TEXTE FOURNI —
:::::

Golfe : un plan de paix amputé
Si la diplomatie américaine a réussi le tour de force de réaliser en 29 jours ce qu’il aura fallu 26 ans auparavant à faire – la reconnaissance d’Israël par deux nations arabes, l’Egypte puis la Jordanie, désormais suivies par les EAU (13 août) et Bahreïn (11 septembre) -, il faut reconnaître que cette normalisation, côté arabe, est largement amputée de sa condition sine qua non : la reconnaissance d’un Etat palestinien, indépendant, avec les frontières de 1967 et Jérusalem comme capitale. Proposé en 2002 sous l’impulsion de l’Arabie, ce plan de paix n’est que partiellement réalisé 18 ans plus tard et a surtout l’Iran comme ciment plus que le règlement de la question palestinienne qui demeure le plus grand défi à la paix dans la région. Ce défaut ne tardera pas à apparaître.
La normalisation des relations EAU-Israël : les objectifs israéliens
La déclaration du 13 août dernier normalisant les relations diplomatiques entre les EAU et Israël est l’œuvre discrète moins des Etats-Unis que des services de renseignement des deux pays. Pour Israël, c’est l’aboutissement fructueux d’années de contacts diplomatiques, la plupart du temps gérés par des anciens des services de renseignement et de l’armée sous divers prétextes (cyber-sécurité, sécurité des infrastructures, etc) et qui, pour certains, ont même élu domicile aux EAU; l’objectif a toujours été de gagner les faveurs d’une Fédération qui contrôle la face sud du détroit d’Ormuz face à l’Iran qui en contrôle la partie nord : l’Iran ne s’y est pas trompé, dénonçant le jour même l’accord diplomatique.
D’autres objectifs israéliens sont déjà apparents :
La poursuite, avec l’aide américaine, de tels accords dans le monde arabe : l’Arabie était visée depuis longtemps avec Bahreïn en ligne de mire : c’est le contraire qui s’est produit avec Bahreïn venant en premier, l’Arabie souhaitant, pour le moment, préserver l’intégrité de son statut de nation-leader des pays arabes mais nul ne doute qu’elle a donné son feu vert à Bahreïn qui ne fait rien sans elle. La division du monde arabe et la reconnaissance simultanée de l’existence même de l’Etat hébreu par les pays arabes ont toujours été les deux faces de la même politique extérieure d’Israël ; la suspension du projet territorial pour la Palestine (un Etat en peau de léopard avec des centres isolés et peu viables) est de peu de poids au regard des avantages que procure un tel accord pour la sécurité à longue distance d’Israël, déjà conclu avec l’Egypte (1978) et la Jordanie (1994).
La possibilité de ventes d’armes directes ; pour le moment, elles existent soit dans le domaine de la sécurité soit de manière indirecte (via les sociétés crées en commun avec l’industrie américaine pour réexportation vers les EAU depuis le sol américain) ; dans l’avenir, Israël envisage des ventes directes dans un schéma classique, où Tel Aviv devient moins un vendeur qu’un conseiller (comme à Singapour face à la Malaisie, en Inde face au Pakistan ou en Azerbaïdjan face l’Iran).

:::::

CONTENU DES DONNÉES —

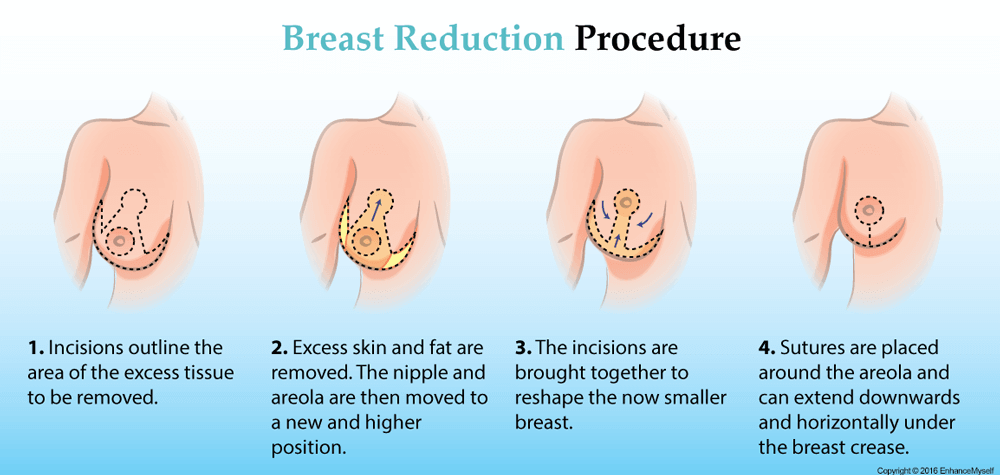 Breast Reduction Procedure

1. Incisions outline the area of the excess tissue to be removed.

2. Excess skin and fat are removed. The nipple and areola are then moved to a new and higher position.

3. The incisions are brought together to reshape the now smaller breast.

4. Sutures are placed around the areola and can extend downwards and horizontally under the breast crease.

Copyright © 2016 EnhanceMyself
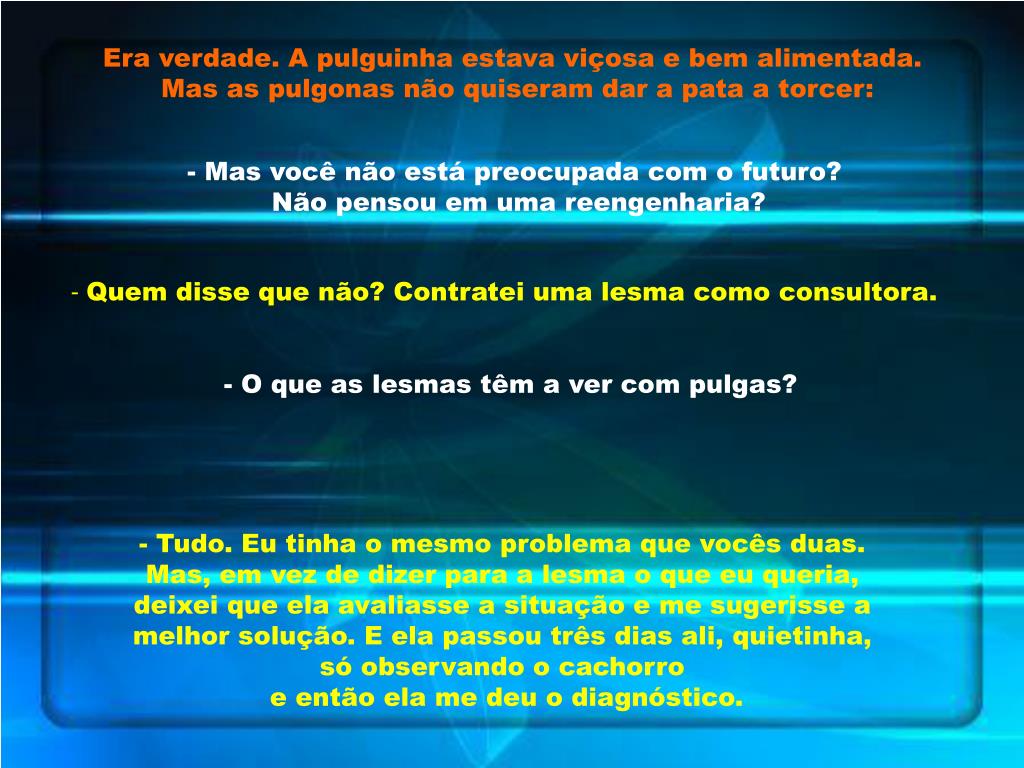 Era verdade. A pulguinha estava viçosa e bem alimentada. Mas as pulgonas não quiseram dar a pata a torcer:

- Mas você não está preocupada com o futuro? Não pensou em uma reengenharia?

- Quem disse que não? Contratei uma lesma como consultora.

- O que as lesmas têm a ver com pulgas?

- Tudo. Eu tinha o mesmo problema que vocês duas. Mas, em vez de dizer para a lesma o que eu queria, deixei que ela avaliasse a situação e me sugerisse a melhor solução. E ela passou três dias ali, quietinha, só observando o cachorro e então ela me deu o diagnóstico.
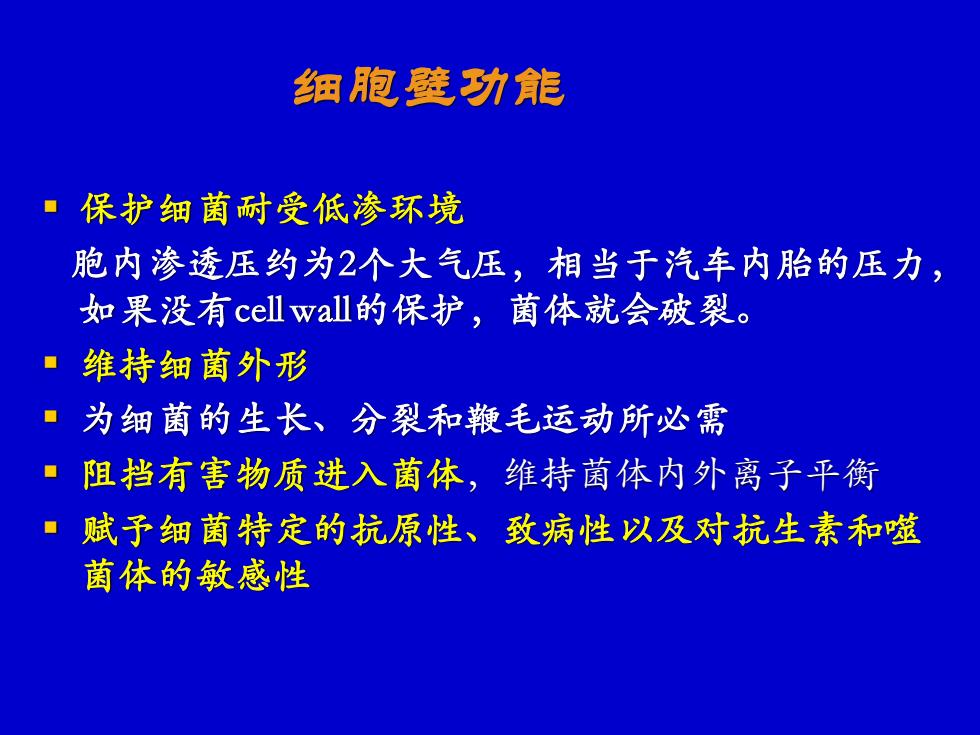 细胞壁功能

▪ 保护细菌耐受低渗环境

胞内渗透压约为2个大气压，相当于汽车内胎的压力，如果没有cell wall的保护，菌体就会破裂。

▪ 维持细菌外形

▪ 为细菌的生长、分裂和鞭毛运动所必需

▪ 阻挡有害物质进入菌体，维持菌体内外离子平衡

▪ 赋予细菌特定的抗原性、致病性以及对抗生素和噬菌体的敏感性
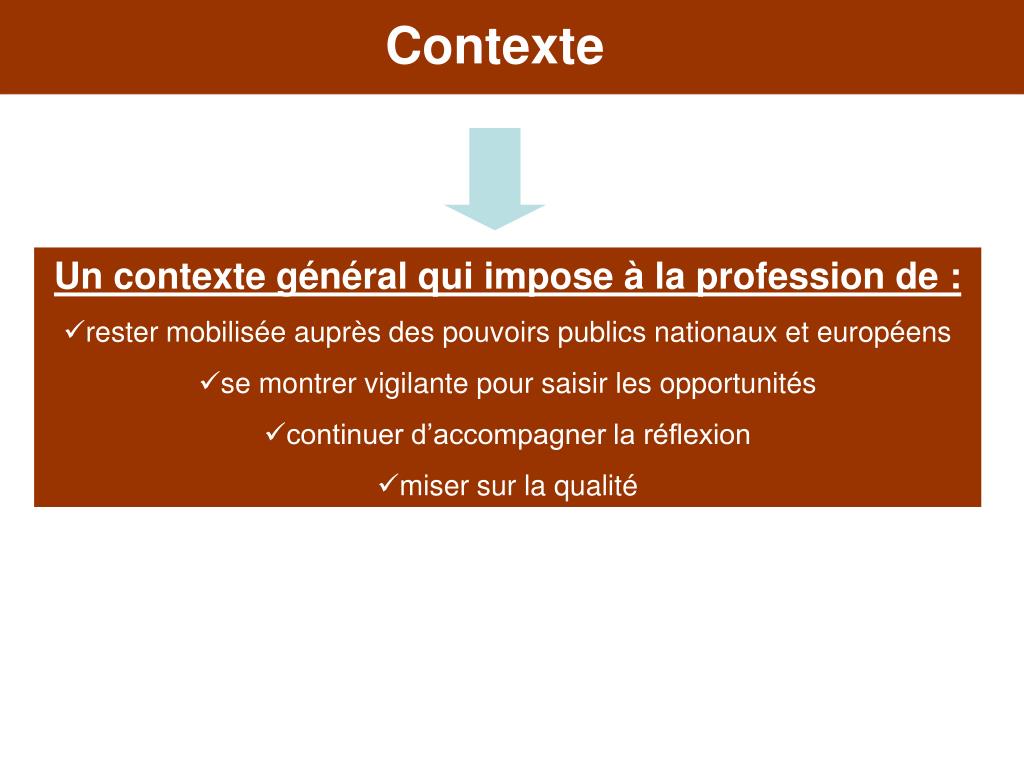 Contexte

Un contexte général qui impose à la profession de :

✓rester mobilisée auprès des pouvoirs publics nationaux et européens

✓se montrer vigilante pour saisir les opportunités

✓continuer d’accompagner la réflexion

✓miser sur la qualité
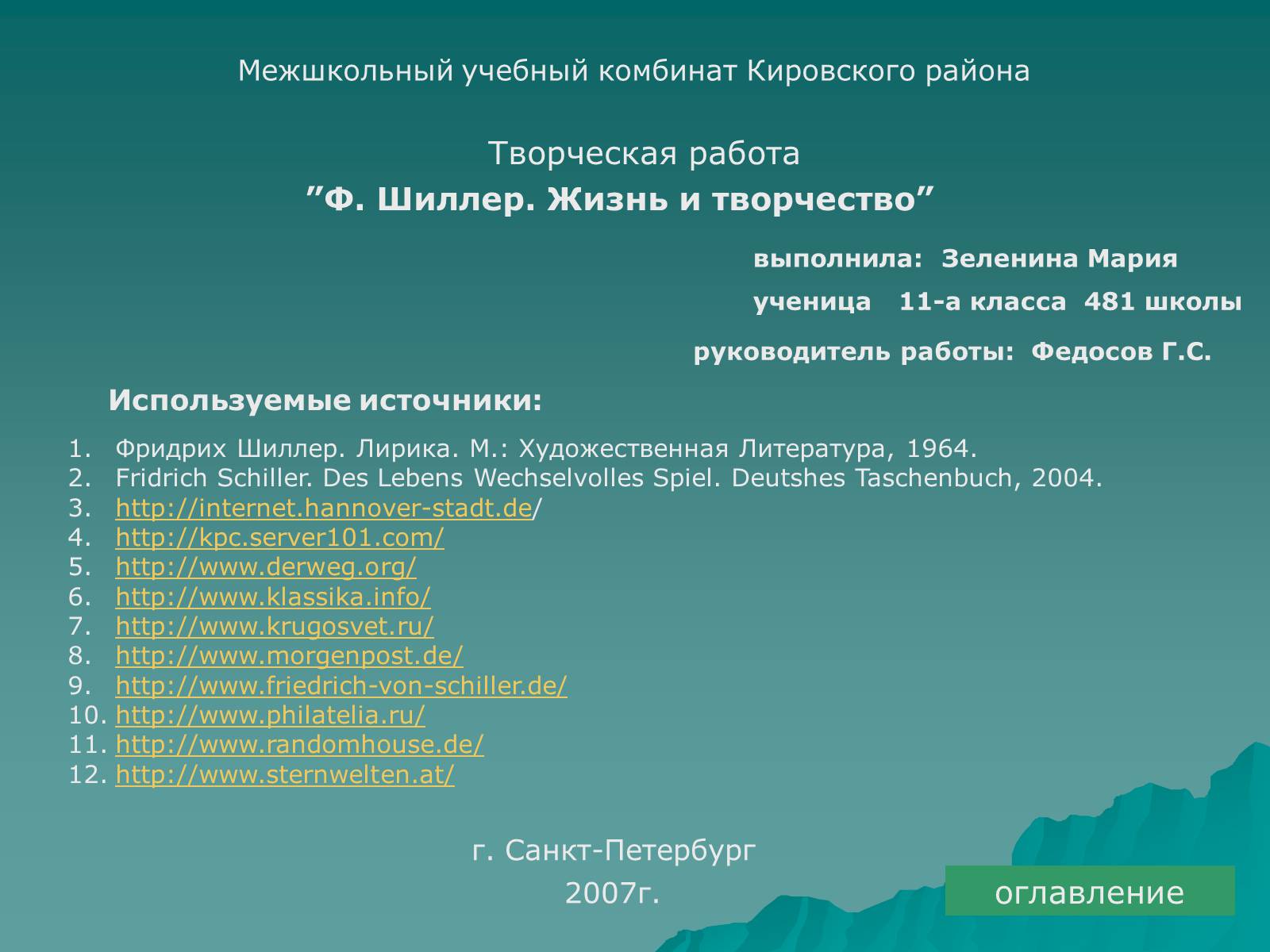 Межшкольный учебный комбинат Кировского района

Творческая работа
”Ф. Шиллер. Жизнь и творчество”

выполнила: Зеленина Мария
ученица 11-а класса 481 школы
руководитель работы: Федосов Г.С.

Используемые источники:

1. Фридрих Шиллер. Лирика. М.: Художественная Литература, 1964.
2. Fridrich Schiller. Des Lebens Wechselvolles Spiel. Deutshes Taschenbuch, 2004.
3. http://internet.hannover-stadt.de/
4. http://kpc.server101.com/
5. http://www.derweg.org/
6. http://www.klassika.info/
7. http://www.krugosvet.ru/
8. http://www.morgenpost.de/
9. http://www.friedrich-von-schiller.de/
10. http://www.philatelia.ru/
11. http://www.randomhouse.de/
12. http://www.sternwelten.at/

г. Санкт-Петербург
2007г.

оглавление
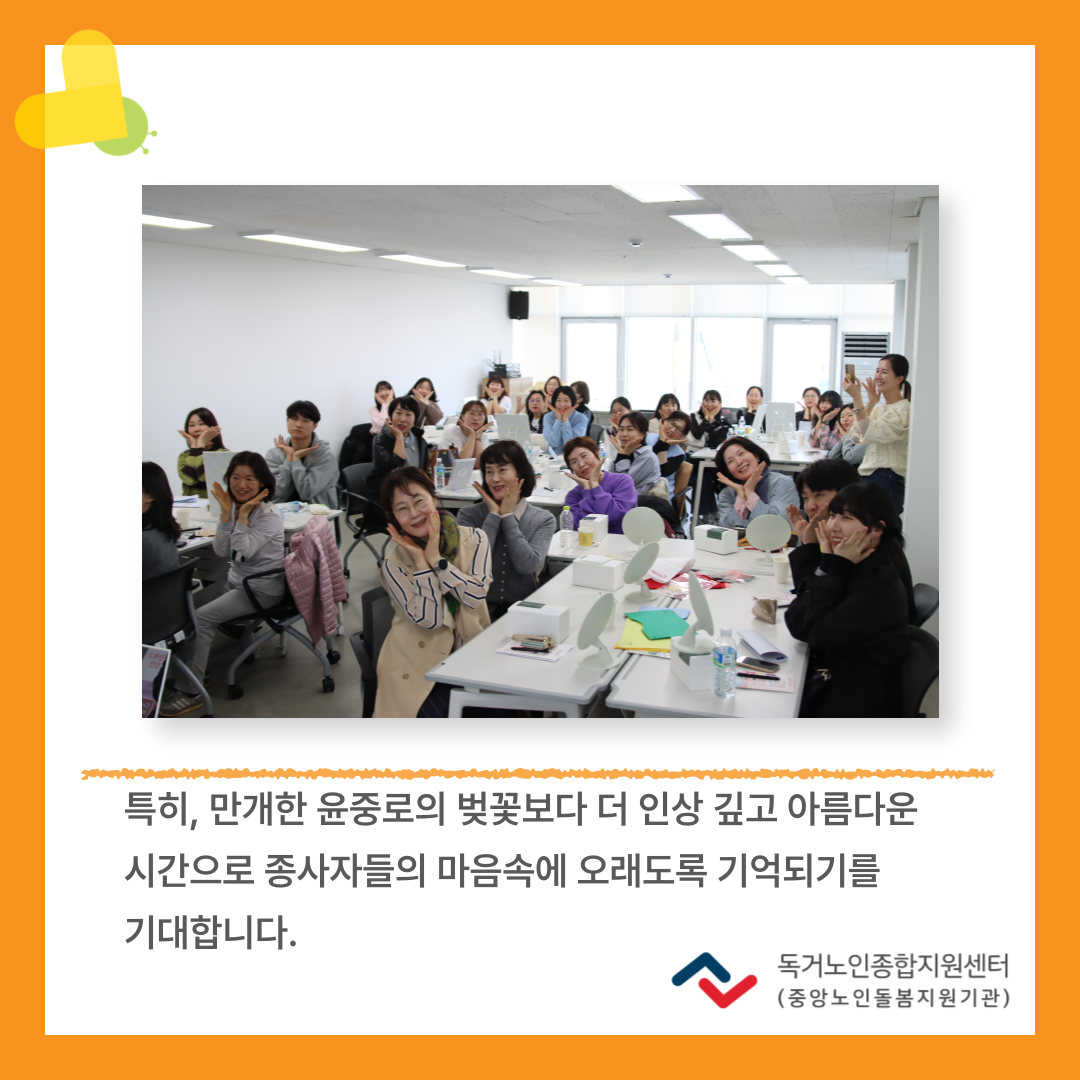 특히, 만개한 윤중로의 벚꽃보다 더 인상 깊고 아름다운 시간으로 종사자들의 마음속에 오래도록 기억되기를 기대합니다.

독거노인종합지원센터
(중앙노인돌봄지원기관)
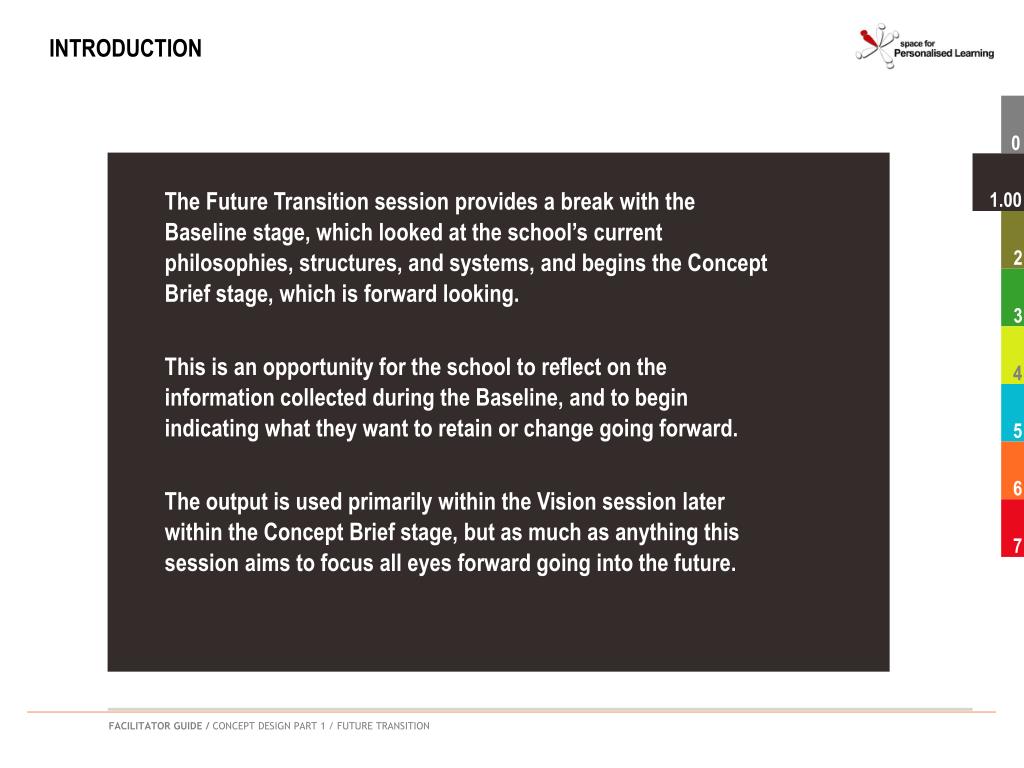 INTRODUCTION

space for
Personalised Learning

0
1.00
2
3
4
5
6
7

The Future Transition session provides a break with the Baseline stage, which looked at the school's current philosophies, structures, and systems, and begins the Concept Brief stage, which is forward looking.

This is an opportunity for the school to reflect on the information collected during the Baseline, and to begin indicating what they want to retain or change going forward.

The output is used primarily within the Vision session later within the Concept Brief stage, but as much as anything this session aims to focus all eyes forward going into the future.

FACILITATOR GUIDE / CONCEPT DESIGN PART 1 / FUTURE TRANSITION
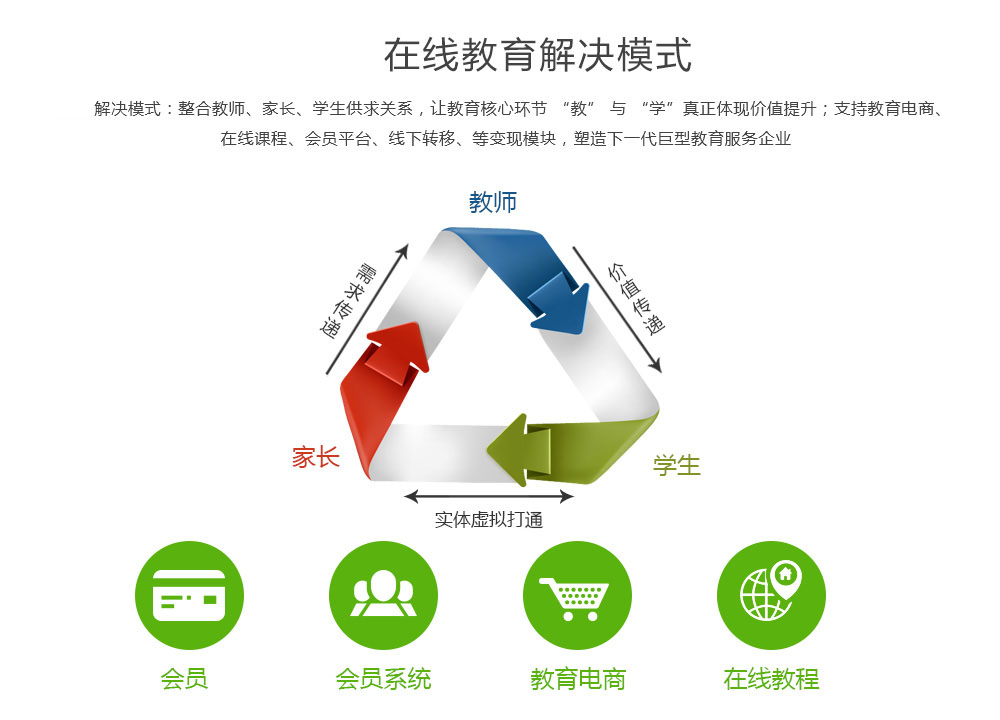 在线教育解决模式

解决模式：整合教师、家长、学生供求关系，让教育核心环节 “教” 与 “学”真正体现价值提升；支持教育电商、在线课程、会员平台、线下转移、等变现模块，塑造下一代巨型教育服务企业

教师

需求传递

价值传递

家长

学生

实体虚拟打通

会员

会员系统

教育电商

在线教程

:::::

ACTIVITÉ — Relevez, dans le texte sur le plan de paix dans le Golfe, tous les pays arabes présentés comme ayant reconnu Israël.

RÉPONSE — L'Egypte, la Jordanie, les EAU et Bahreïn.